The growing interest among BRICS+ countries in building an alternative system is not ideological or even purely economic. It’s structural. It’s strategic. And for many, it’s overdue.
The question is not whether the BRICS nations are about to launch a single currency that will displace the dollar. They aren’t. What they are doing is trying to reduce exposure to a financial system they increasingly view as politicized and unstable. In 2024, over 35% of Russia's total trade was settled in Chinese yuan. India and Russia have settled an estimated $45 billion in energy and arms deals in rupees and rubles since sanctions began. Bilateral trade between Brazil and China settled in local currencies now accounts for nearly 50% of total transactions, a sharp rise from under 5% just three years ago. While these shifts may seem fragmented, they reflect a broader strategic trend: the construction of parallel financial systems that emphasize autonomy and resilience over global consensus.
Amid this shift, the idea of anchoring future trade settlement to gold is resurfacing—not as a nostalgic return to Bretton Woods, but as a response to trust that has quietly frayed. Gold remains one of the few assets that carry no counterparty risk. It cannot be sanctioned, seized, or devalued by policy. In the first half of 2025, several BRICS+ central banks—including China, India, and Kazakhstan—were among the notable gold buyers, reinforcing the bloc’s broader trend toward reserve diversification. While individual contributions varied, with China leading the group and others like Russia showing net sales, the overall posture of BRICS+ remains one of strategic accumulation amid a shifting global monetary landscape. For a group of countries that have seen reserves frozen, payment systems blocked, and debt weaponized, that matters more than theoretical efficiency. The intention is not to replace fiat currencies for domestic use, but to create a unit of account or clearing tool for international trade, insulated from political risk.

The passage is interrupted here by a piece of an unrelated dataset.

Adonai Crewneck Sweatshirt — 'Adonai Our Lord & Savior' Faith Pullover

This thinking is not new. What’s different now is the convergence of capability, motive, and momentum. Russia’s SPFS (System for Transfer of Financial Messages) now connects over 160 foreign banks across more than 20 countries, while China’s CIPS (Cross-Border Interbank Payment System) processed approximately 175 trillion yuan in cross-border payments in 2024—a 43% year-on-year increase. These systems are not yet replacing SWIFT, but they are increasingly being used for sanctioned trade, energy contracts, and bilateral settlements. The institutional infrastructure, from development banks to payment networks, is already being built. There is no need to speculate about a “future” multipolar financial world; it’s being assembled piece by piece in plain view.
History offers relevant comparisons, and also important cautions. The euro was created with a unified currency and shared monetary policy but without full political integration, and the consequences of that imbalance are still visible. BRICS+ is not attempting to repeat that model. Their goal is not monetary union, but rather coordination—settling trade and storing reserves in instruments that are transparent, collectively governed, and less vulnerable to single-country risk.

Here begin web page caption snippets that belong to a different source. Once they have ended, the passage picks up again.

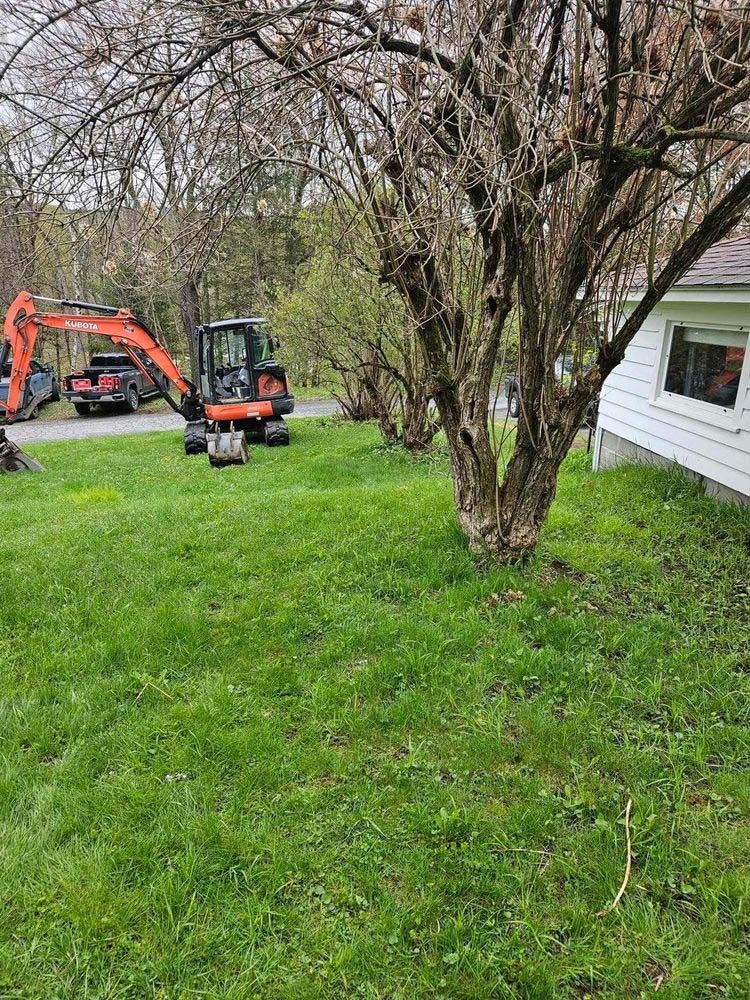 A small excavator is parked in the grass in front of a house.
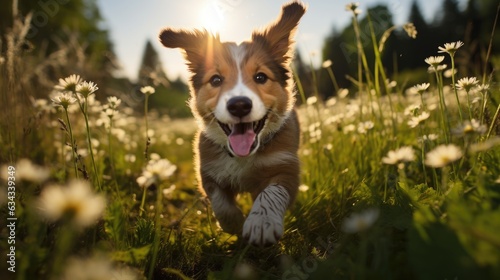 Happy and energetic running of a puppy in nature.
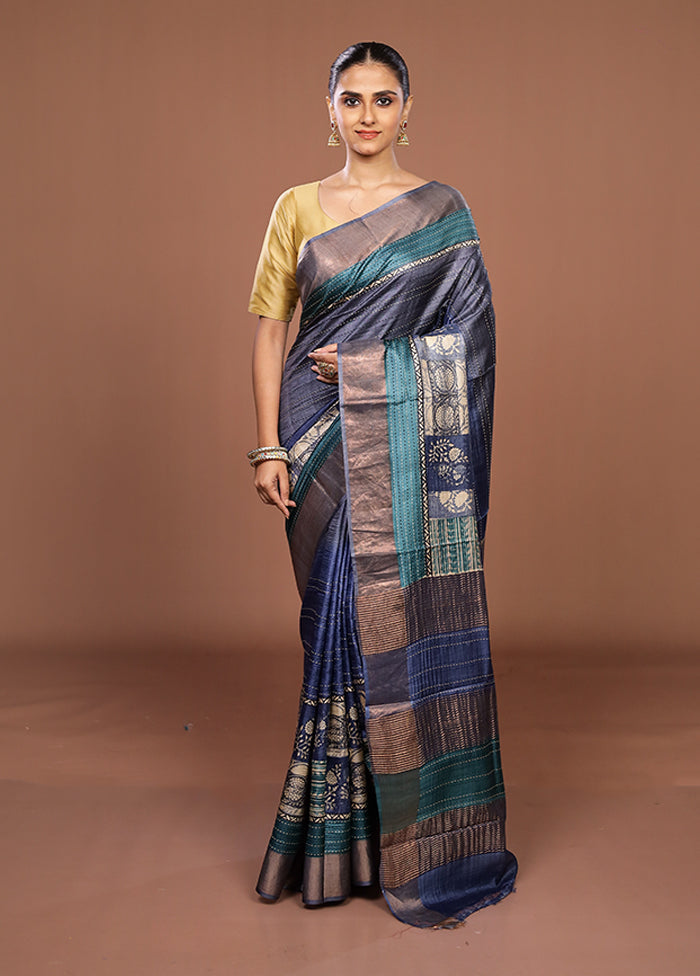 Multicolor Handloom Tussar Pure Silk Saree With Blouse Piece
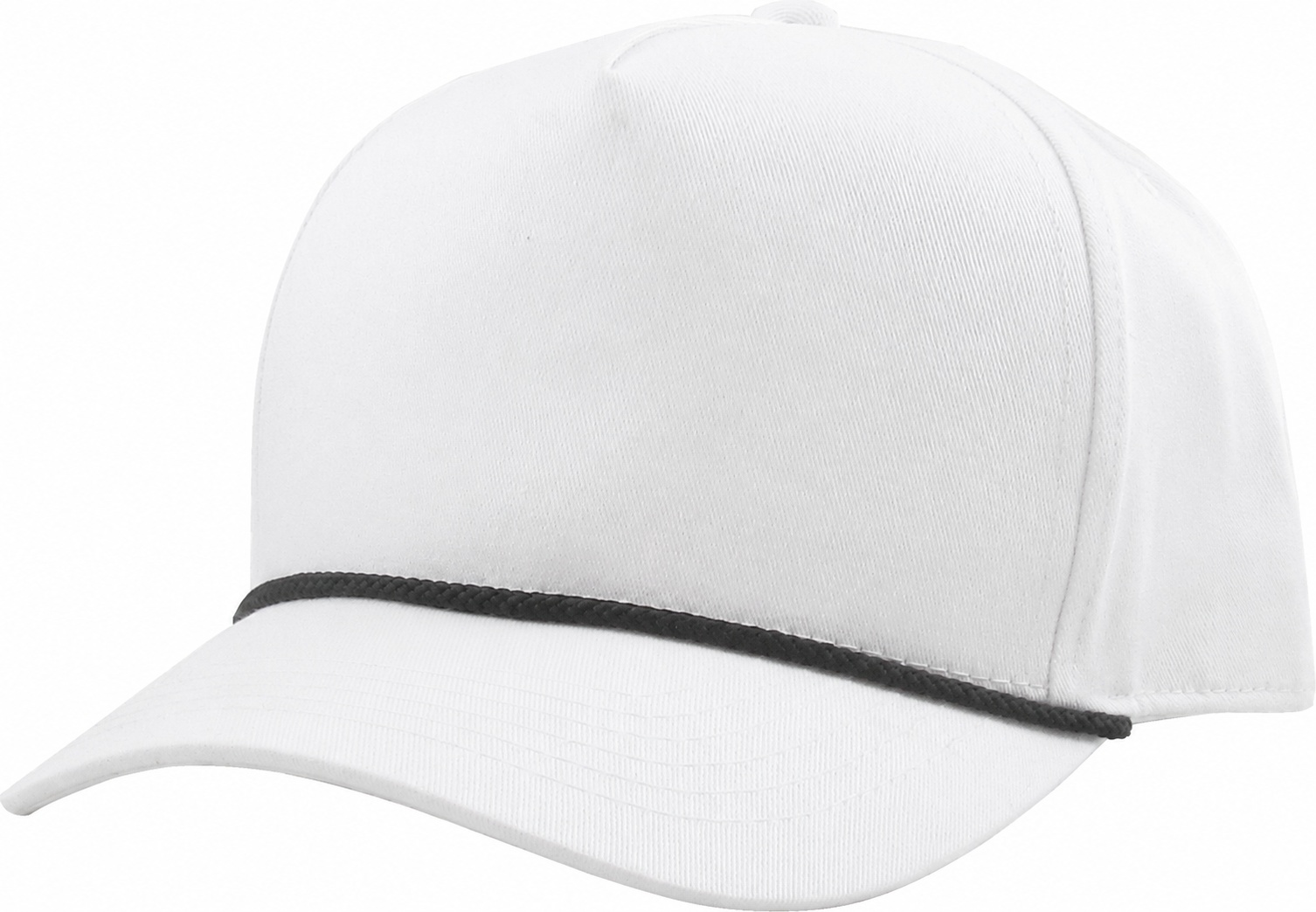 White / Black 5 panel snapback front view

This approach may not appeal to those who are invested in the efficiency of the existing system. But for many countries, especially those in Africa, South Asia, and Latin America, the question of financial sovereignty is not theoretical. It is directly tied to food imports, energy access, inflation exposure, and political independence. When reserves can be frozen based on foreign policy alignment, and when the value of their local currencies is tethered to the fiscal discipline of a country running trillion-dollar deficits, alternative options are not just attractive—they become necessary.

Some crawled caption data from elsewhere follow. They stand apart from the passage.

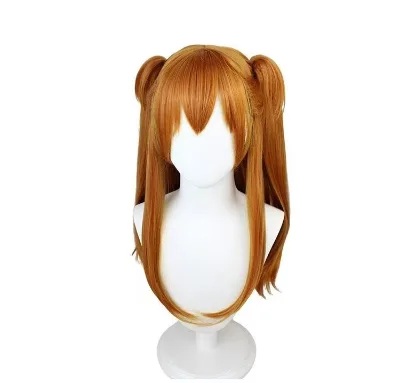 Mengtong Long Straight Orange Cosplay Wig Asuka Langley Soryu with Claw Ponytails Anime Genre Wig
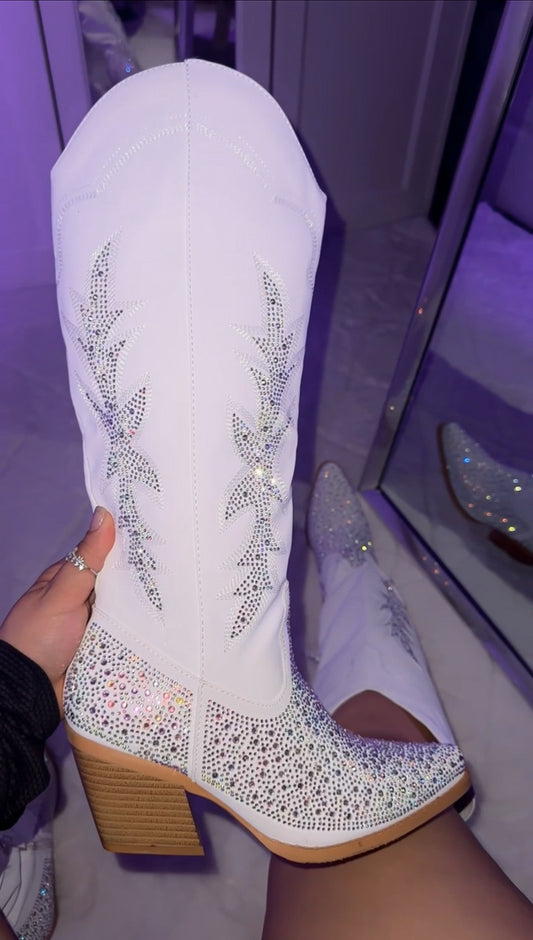 Andrea Rhinestone Western Boots - White (Wide Calf Friendly)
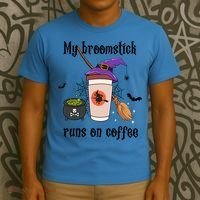 My Broomstick Runs On Coffee Gift Coffee Lover Halloween Meaningful Gift T-Shirt thumb 3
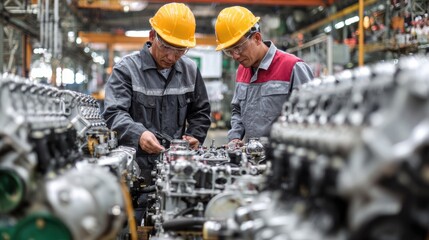 Obraz premium inspection team checking quality of finished tractor engines on blurred background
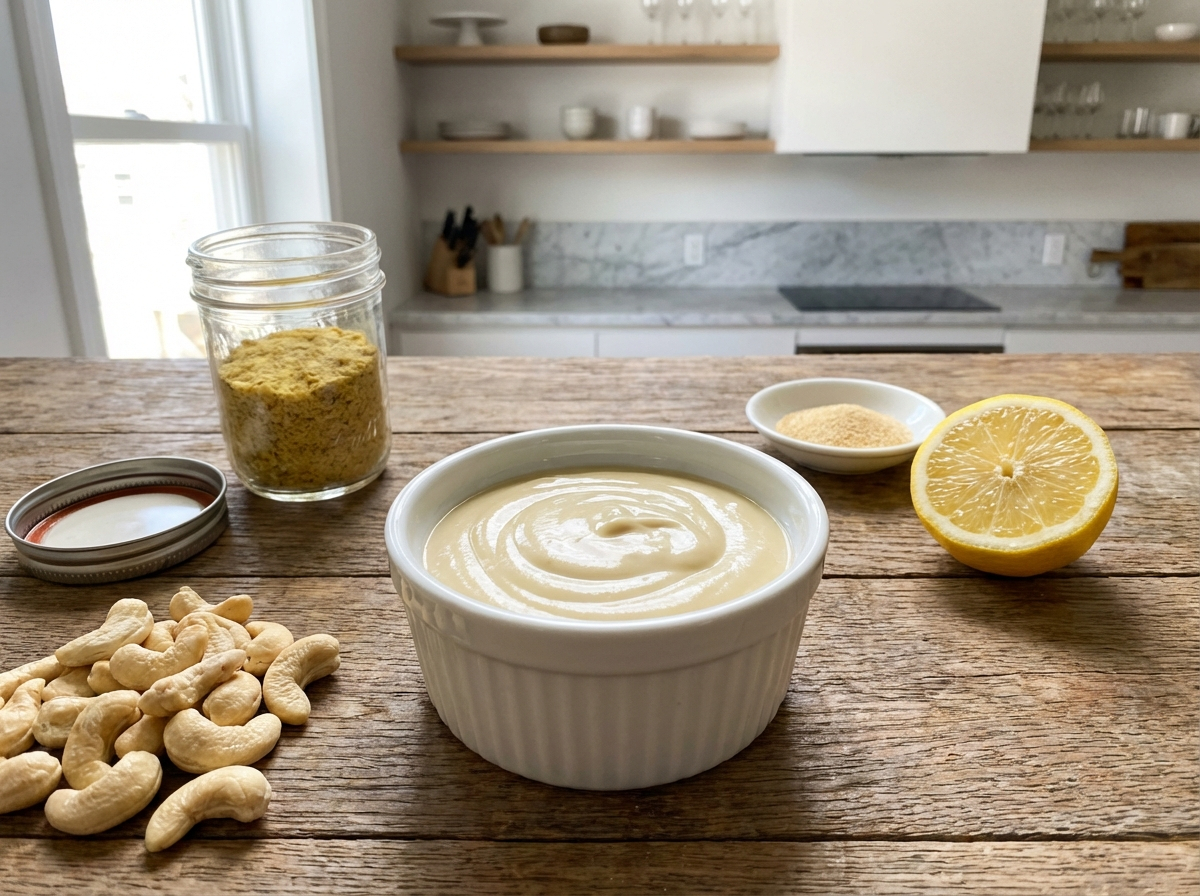 Oil-free vegan cheese sauce made with cashews and nutritional yeast in a bowl.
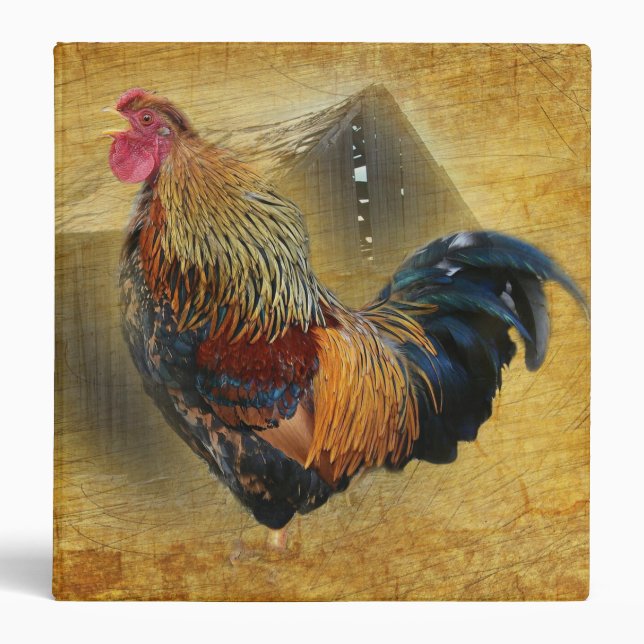 Beautiful Rooster and Rustic Barn Chicken Coop Binder (Front)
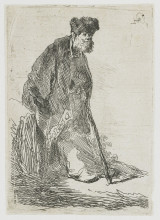 Репродукция картины "man in a coat and fur cap leaning against a bank" художника "рембрандт"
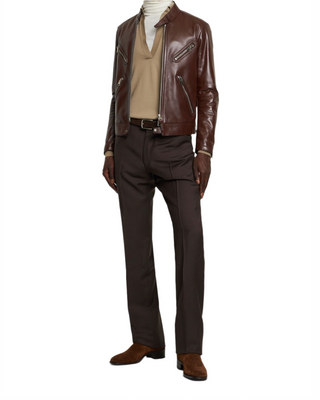 Tom Ford Brown Leather Four-Pocket Racer Jacket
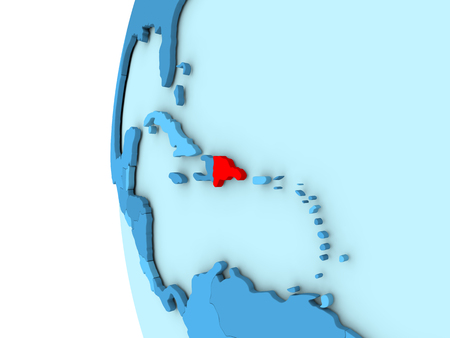 Map of Dominican Republic on simple blue. 3D illustrationの写真素材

Europe is not blind to this either. Germany and Italy have quietly begun reevaluating the storage of over a third of their foreign gold reserves held in U.S. vaults—a reflection of growing anxiety about U.S. financial stewardship under a potential second Trump administration, where rising political unpredictability, tariffs, and shifting alliances are increasingly seen as posing risks to long-term strategic stability.
The dollar remains dominant by every metric that matters—deep markets, global trust, liquidity, and habit. But those advantages rest on an assumption of neutrality that is no longer taken for granted. The momentum behind BRICS+, and the broader rebalancing of global financial power, may not produce a new global hegemon. But it may well produce credible alternatives, and that alone could shift the logic of how international trade is conducted.
If the foundation of any currency system is trust, then we are watching a slow, deliberate effort to rebuild it—elsewhere, and on different terms.